Belge Pasajı:
+ + + + +

Emperyalist-kapitalist sisteme ve kurumlarına boyun eğmeyelim!

Kurtarıcımız değilsiniz, kurtardığımız da olmayacaksınız!

Belki hiçbirimiz iktisatçı değiliz, siyaset bilimci değiliz, sosyolog değiliz… Ama “kriz nedir” sorusuna hepimizin ortak bir cevabı vardır; kolayca, “yoksullaşmadır, işsizliktir,” deyiveririz. Çünkü yaşadıklarımız öğretir, deneyimleri ortaklaştırır. İşçi sınıfının belleğini diri tutar.

“Kriz, yoksulluktur, işsizliktir; ama yalnız bizim için! Yalnız işçiler ve emekçiler için…” cevabı, verilen en gerçekçi cevaptır bu yüzden. Ve bu cevap, bugün belki küçük, belki dağınık; ve belki yeterince örgütlü değil; fakat dünyanın birçok yerinde dile getirilmeye devam ediyor.

Patronlar sınıfının cevabı

Öte yandan, patronlar sınıfı her daim kendi cevabını ortaya koyuyor. “Kriz, fırsattır” diyor. “Krizi aşarken, meyvelerini de toplarız; toparlanır, yolumuza devam ederiz.”

Geçtiğimiz ay gerçekleşen G20 zirvesinin ana söyleminde olduğu gibi: Küresel finansal sistem nasıl kurtulur, bu tartışılıyor. Uluslararası Para Fonu (IMF) ve Dünya Bankası (DB) nasıl işlerliğini sürdürür, bu konuşuluyor; çünkü sistemi ve bu emperyalist-kapitalist sistemin kurumlarını kurtarmak, bu sınıfın kendisini kurtarabilmesi anlamına geliyor.

İşte, bu nedenle, 6-7 Ekim tarihlerinde İstanbul, bir yandan bu kurtarma operasyonuna ev sahipliği yapıyor. Bir yandan da, mücadelenin sesini giremediği toplantı salonlarının dışından, belirleyemediği politikaların sermayedaşlığını protesto ederek yükseltenlerce kuşanıyor.

Kurtulan kim olacak?

Toplantı, 186 ülkenin maliye bakanlarını, merkez bankası uzmanlarını, akademisyenlerini ve sermaye çevrelerini bir araya getiriyor. Krizden çıkış ve kriz sonrası toparlanma sürecinin stratejisini kurmayı amaçlıyor.

Peki, bu strateji neyi içeriyor? Tahmin etmek zor mu? Mesela bu kurumların güçlenmesi ne anlama gelir, cevaplamak için çok uzağa gitmeye gerek var mı? Henüz açılımını bile bilmeden öğrendiğimiz şeyin, her yeni doğanın IMF’ye borçlu doğduğu olduğunu hesaba katarsak, gerek yok. Bunların ömrünü bir kenara koyup, yalnızca kendi ömrümüzce bir tahlile girişsek bile eğitime, sağlığa bile uzanan politikalarının sonuçları ile yüzleşmiş olmaz mıyız? Borçlanan bizleriz, alınan borçla mağdur edilen yine bizler değil miyiz?!

+ + + + +

Sağlanan Bilgiler:

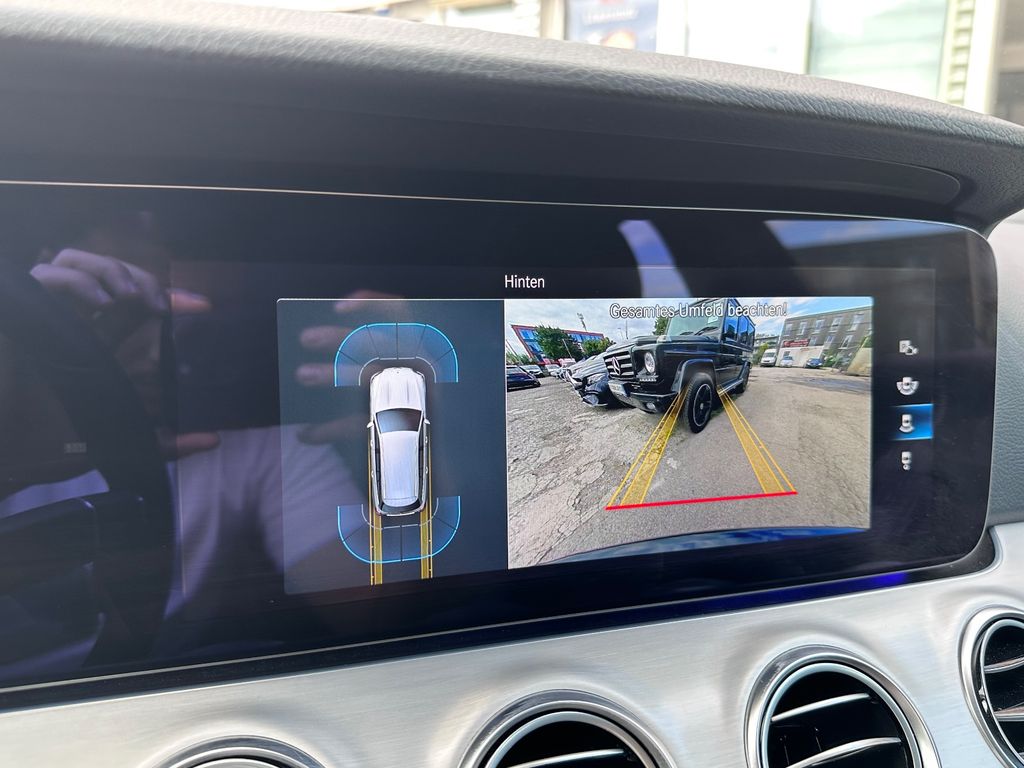 Mercedes-Benz E 300 2022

+ + + + +

Çözülecek Görevler:
• A. Kriz üzerine belge pasajında anılan toplantı, kaç ülkenin maliye bakanlarını bir araya getiriyor?
• B. Kriz üzerine belge pasajını son cümlesinden sonrasıyla devam ettirin.

Yanıt Listesi:
• A. 186 ülkenin.

• B.
Yazıya cevaplardan söz ederek başladık. Çünkü, cevapların çözümleri belirlediğini biliyoruz. Çünkü, cevaplarımızın dâhil olduğumuz sınıfça belirlendiğinin farkındayız.

Bu yüzden, kriz ekonomiktir diyenlerin karşısında, hayır bu politik bir krizdir diye ısrarla duruyoruz.

Bugün, IMF ve DB’nin güçlenmesini, krize bir çözüm olarak sunanlarla, bu krizin sorumlusunun, IMF’nin ve DB’nin birer yüzü olduğu emperyalist-kapitalist sistemin ta kendisi olduğunu savunanlar arasındaki fark politiktir.

Tıpkı, küresel finans sistemini kurtarma çabası ile işçi ve emekçilerin mağduriyetini azaltma çabası arasındaki farkın politik olması gibi.

Birinciler, burjuvazinin, işçi sınıfının boynuna taktığı zincirin politik bir ifadesidir. Ve önümüzdeki günlerde İstanbul’da gerçekleşecek bu toplantı bu zincirin bir halkasıdır.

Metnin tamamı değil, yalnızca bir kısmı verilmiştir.